*THE TASK*
The entries that follow must be written out exactly, without any of the pictures they contain.

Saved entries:
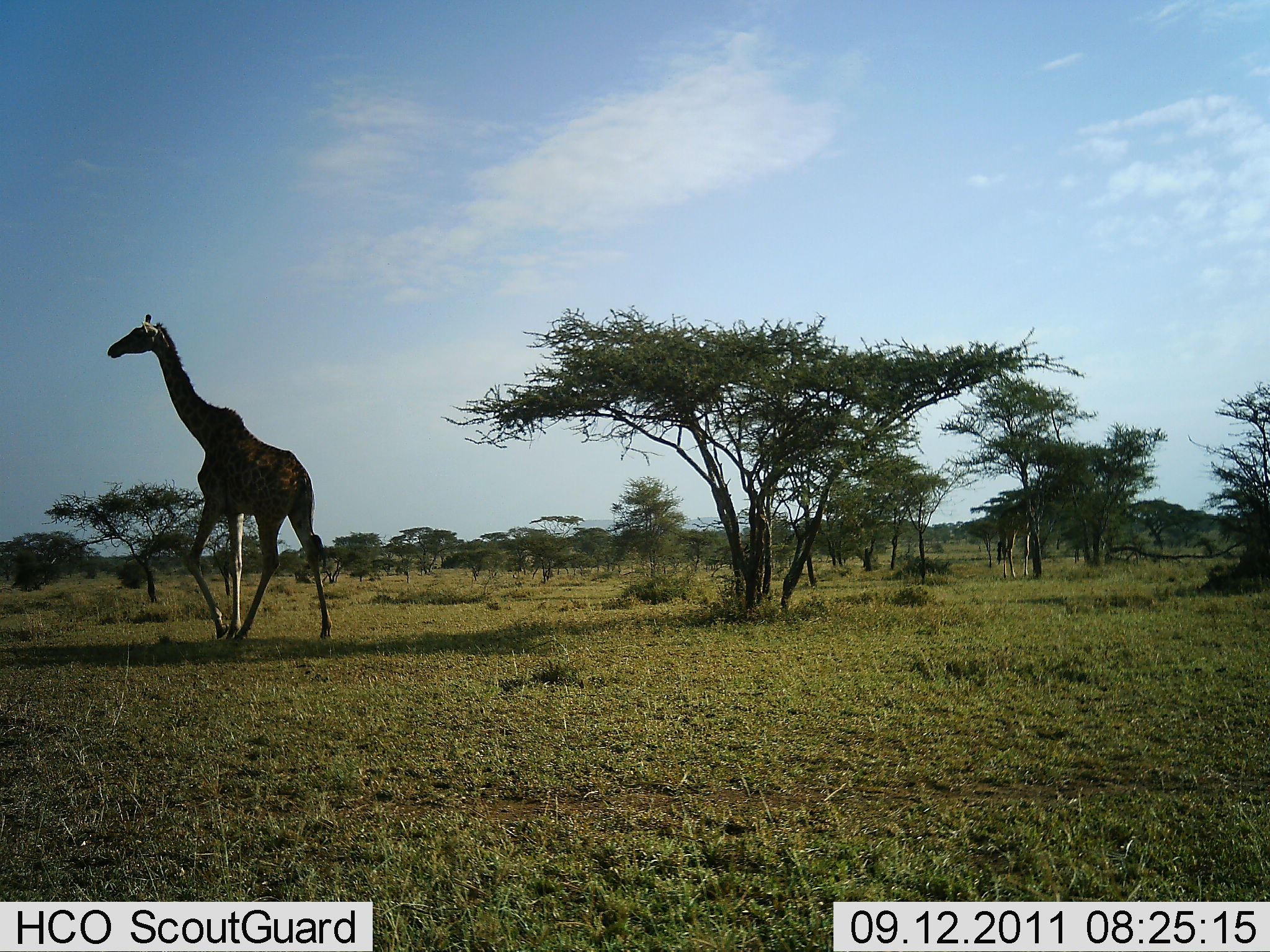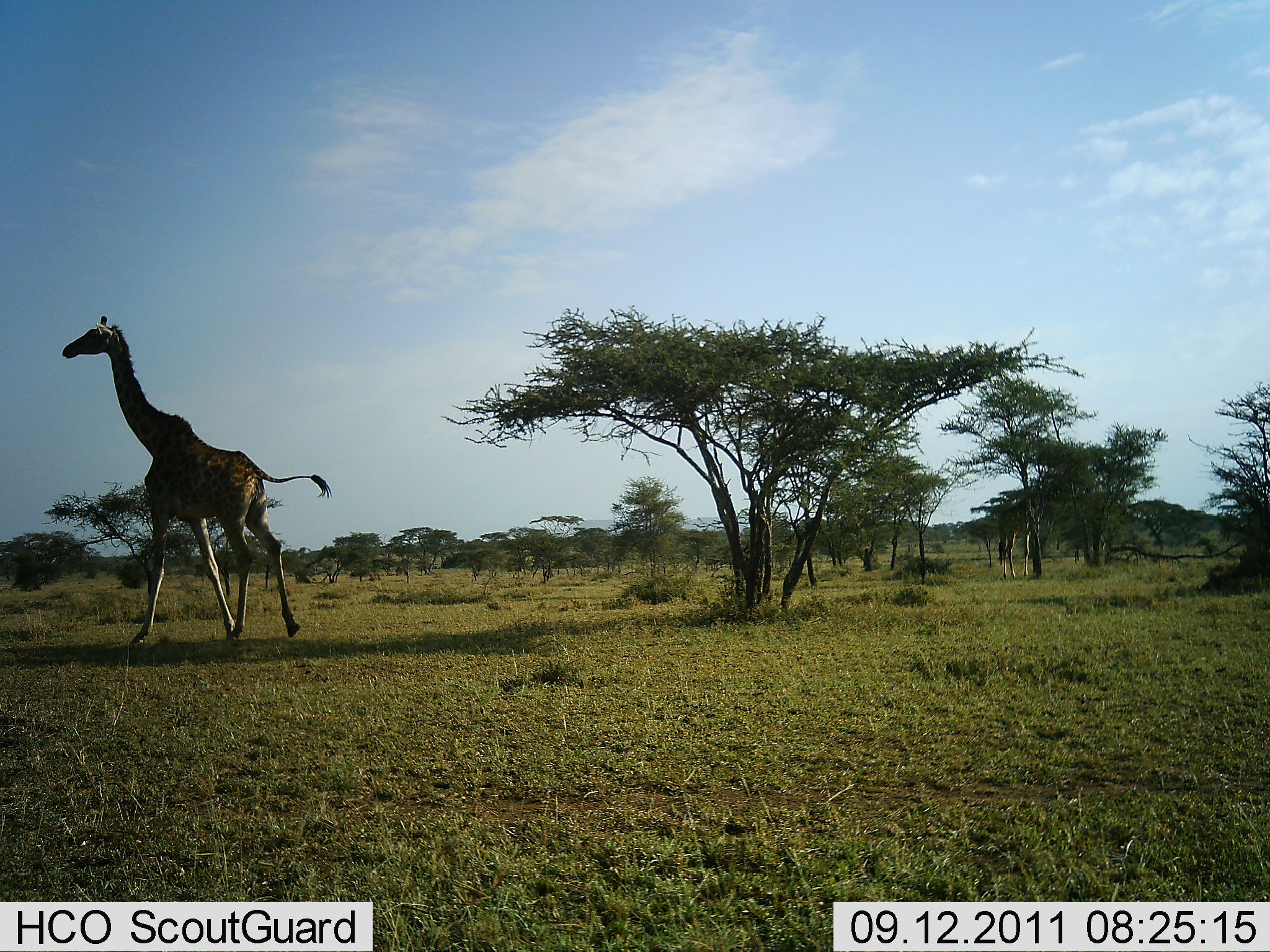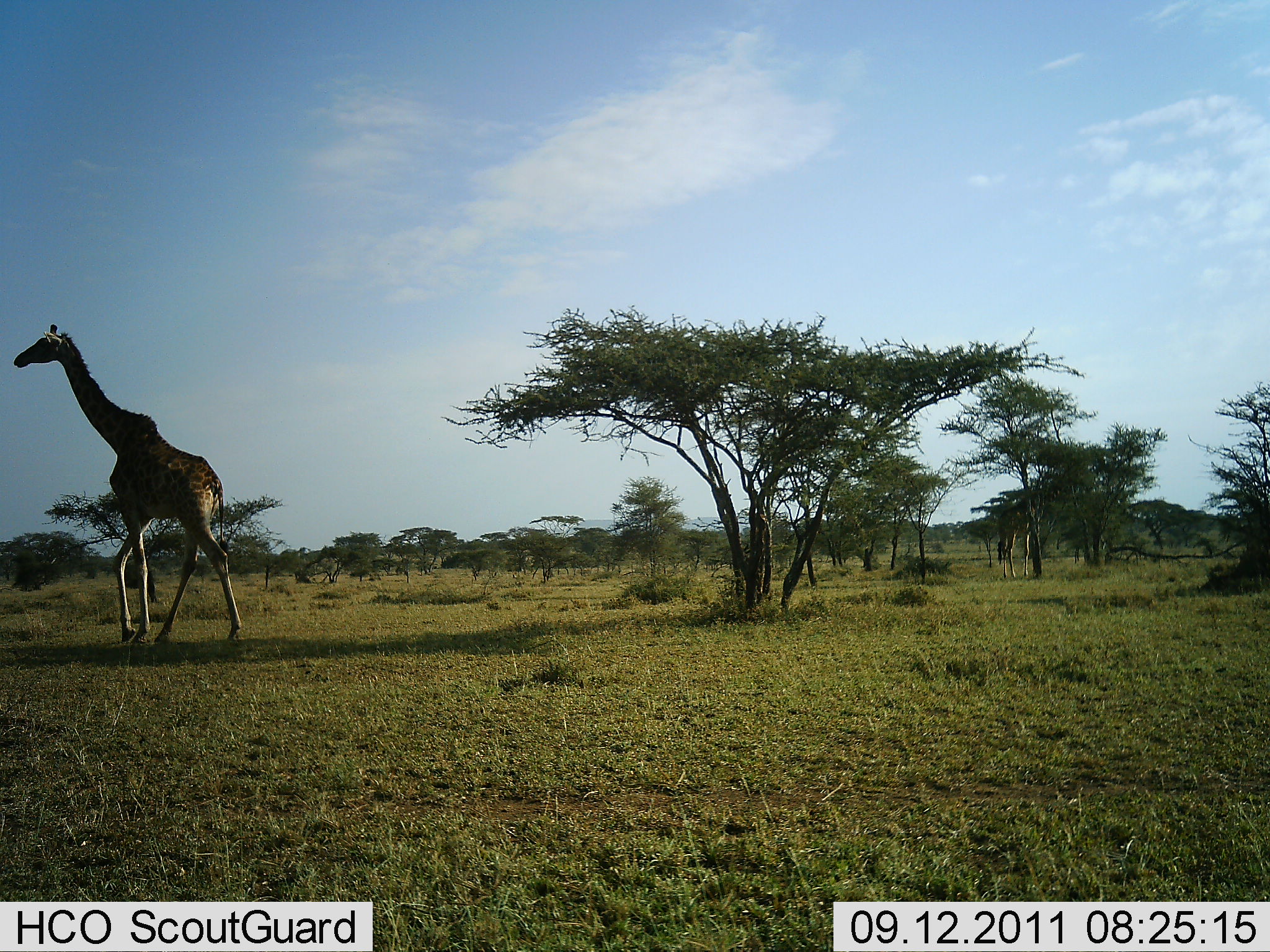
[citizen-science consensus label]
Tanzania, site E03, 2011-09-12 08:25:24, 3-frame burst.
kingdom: Animalia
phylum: Chordata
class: Mammalia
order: Artiodactyla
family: Giraffidae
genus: Giraffa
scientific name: Giraffa camelopardalis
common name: giraffe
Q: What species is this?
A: Giraffe (Giraffa camelopardalis).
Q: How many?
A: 1.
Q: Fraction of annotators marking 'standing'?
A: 0%.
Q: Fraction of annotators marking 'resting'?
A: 0%.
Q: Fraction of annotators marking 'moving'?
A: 100%.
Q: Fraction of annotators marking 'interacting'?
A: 0%.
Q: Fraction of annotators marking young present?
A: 0%.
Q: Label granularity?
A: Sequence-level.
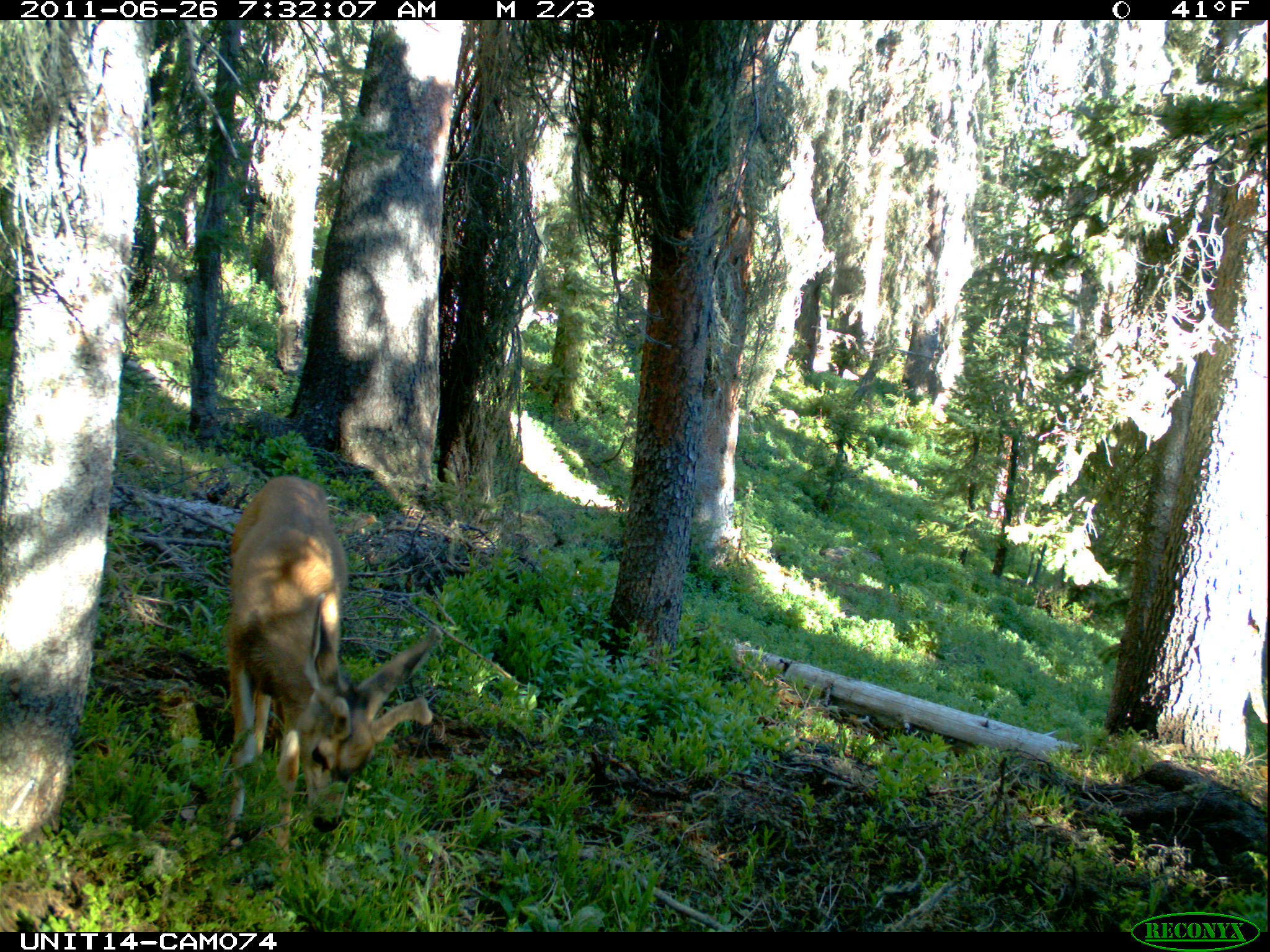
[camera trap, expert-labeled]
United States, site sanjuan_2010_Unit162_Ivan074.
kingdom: Animalia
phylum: Chordata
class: Mammalia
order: Artiodactyla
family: Cervidae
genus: Odocoileus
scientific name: Odocoileus hemionus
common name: mule deer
Odocoileus hemionus (mule deer).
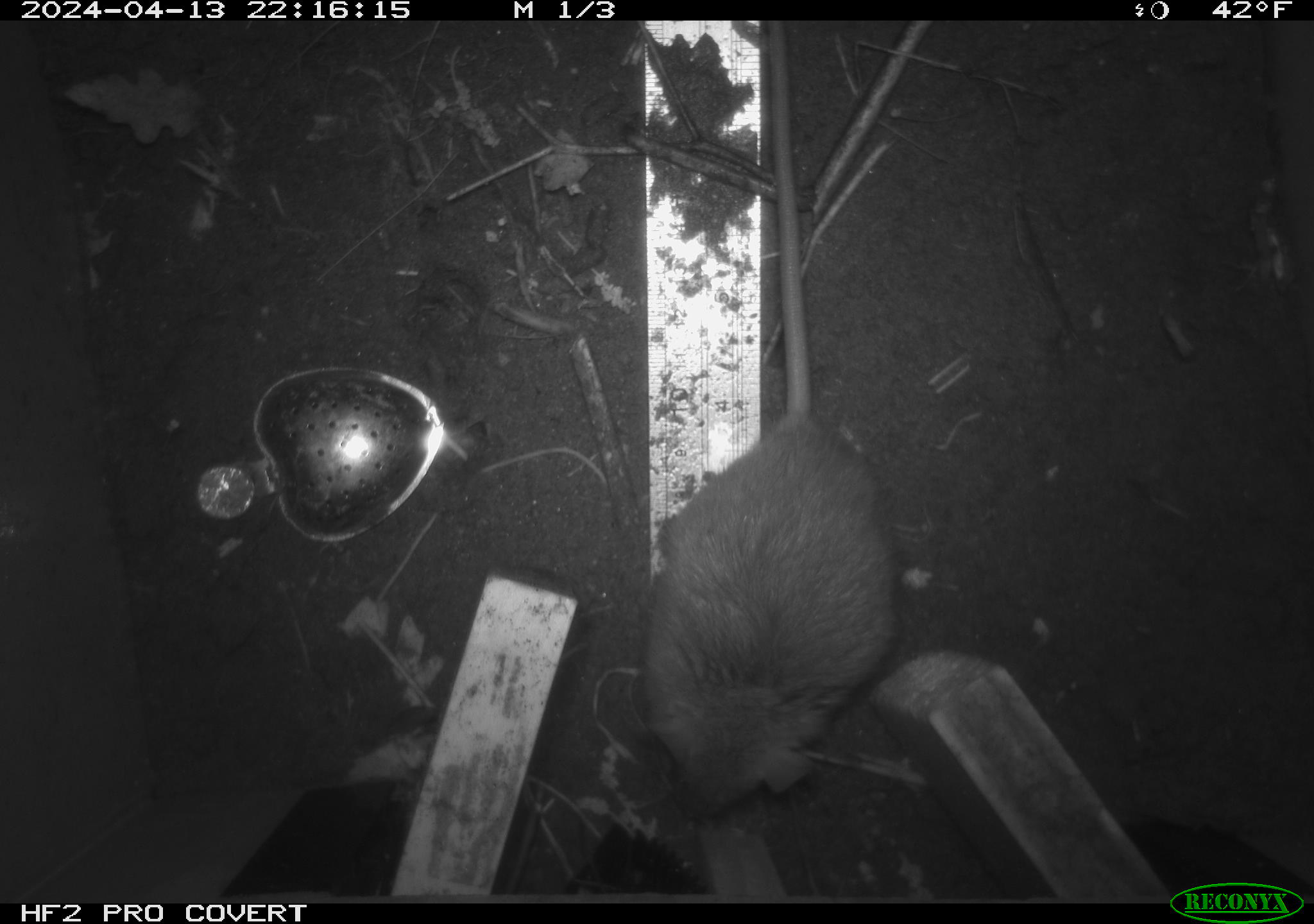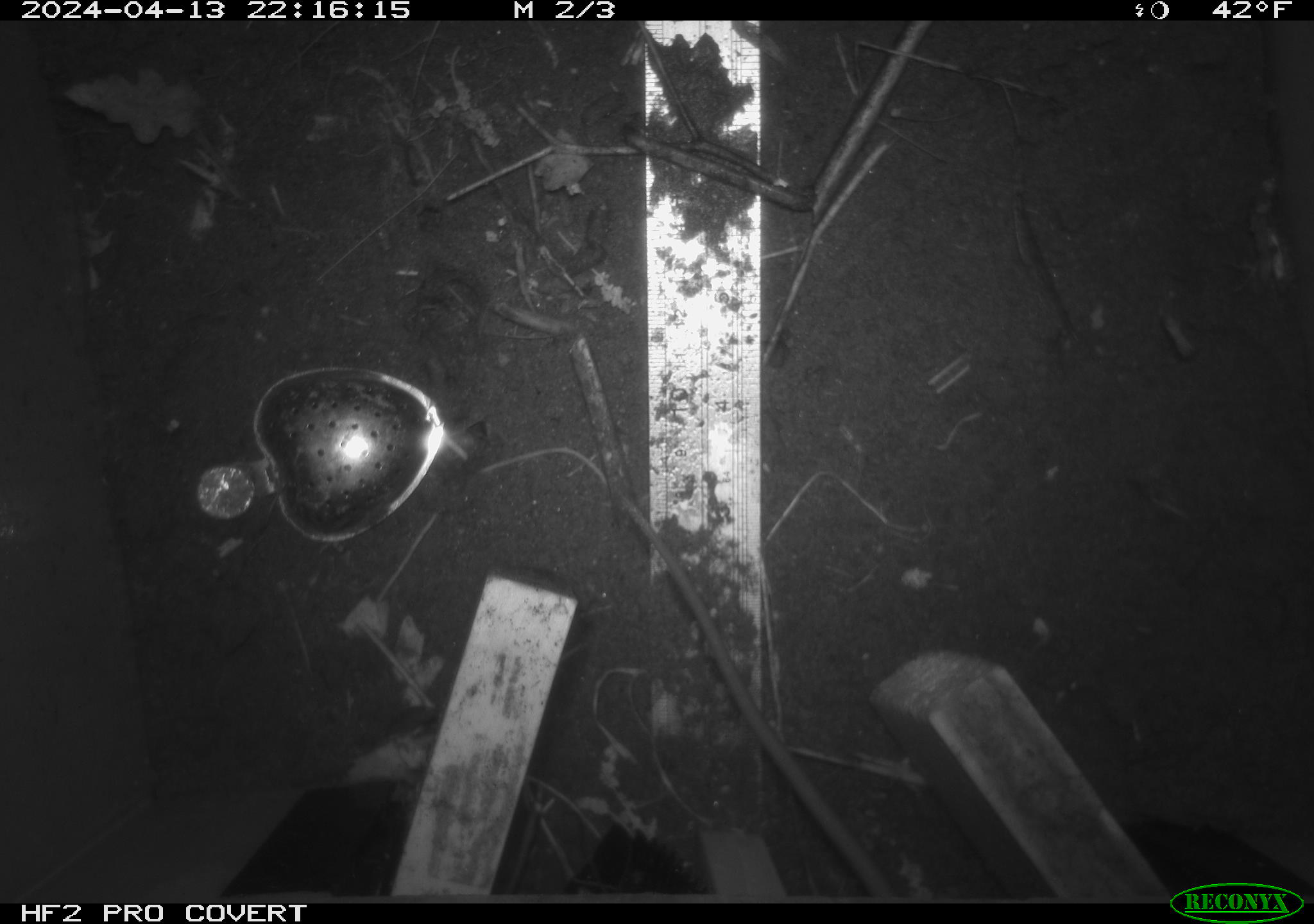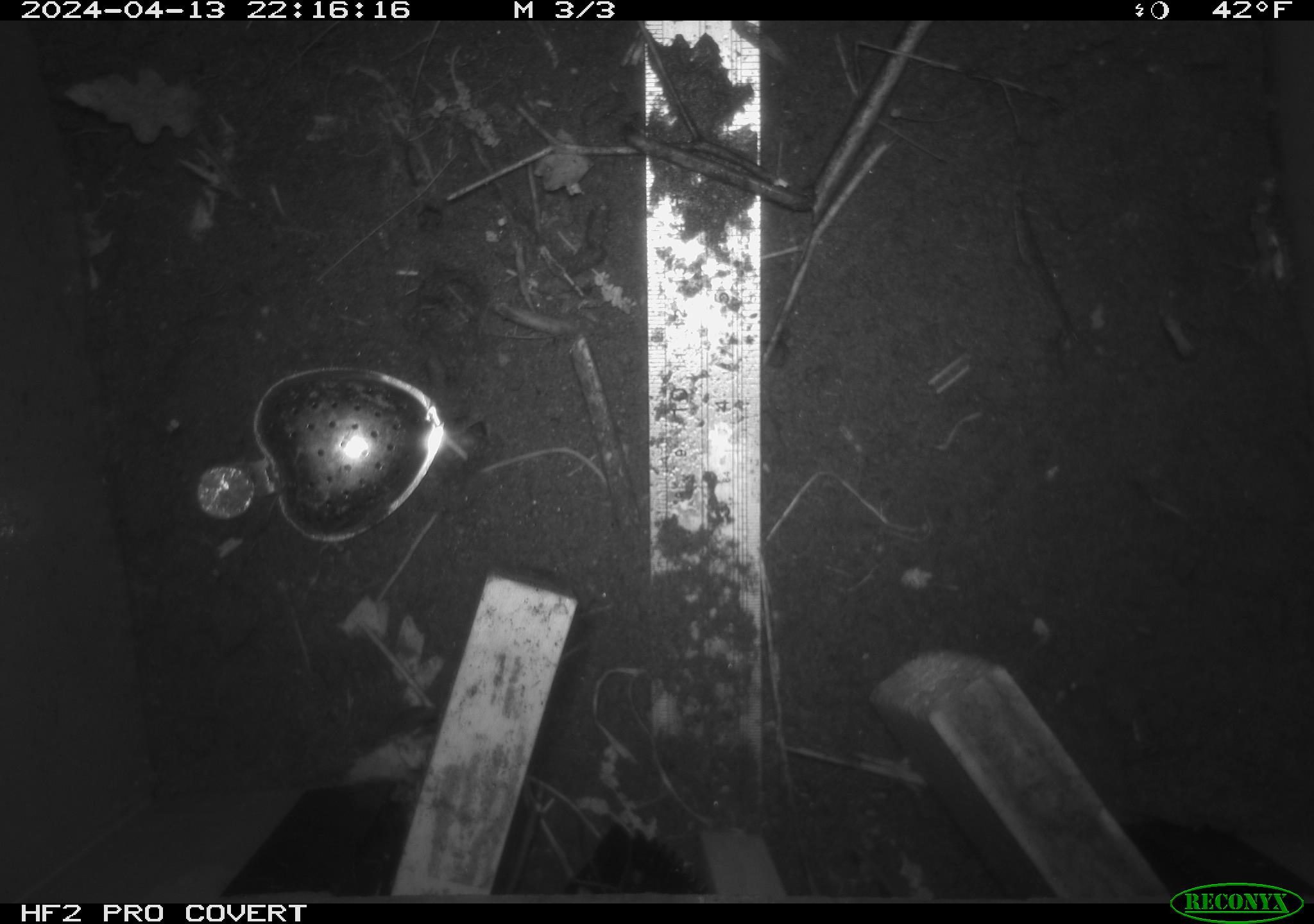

*EXERCISE SOLUTION*
[citizen-science consensus label]
Tanzania, site E03, 2011-09-12 08:25:24, 3-frame burst.
kingdom: Animalia
phylum: Chordata
class: Mammalia
order: Artiodactyla
family: Giraffidae
genus: Giraffa
scientific name: Giraffa camelopardalis
common name: giraffe
Q: What species is this?
A: Giraffe (Giraffa camelopardalis).
Q: How many?
A: 1.
Q: Fraction of annotators marking 'standing'?
A: 0%.
Q: Fraction of annotators marking 'resting'?
A: 0%.
Q: Fraction of annotators marking 'moving'?
A: 100%.
Q: Fraction of annotators marking 'interacting'?
A: 0%.
Q: Fraction of annotators marking young present?
A: 0%.
Q: Label granularity?
A: Sequence-level.
[camera trap, expert-labeled]
United States, site sanjuan_2010_Unit162_Ivan074.
kingdom: Animalia
phylum: Chordata
class: Mammalia
order: Artiodactyla
family: Cervidae
genus: Odocoileus
scientific name: Odocoileus hemionus
common name: mule deer
Odocoileus hemionus (mule deer).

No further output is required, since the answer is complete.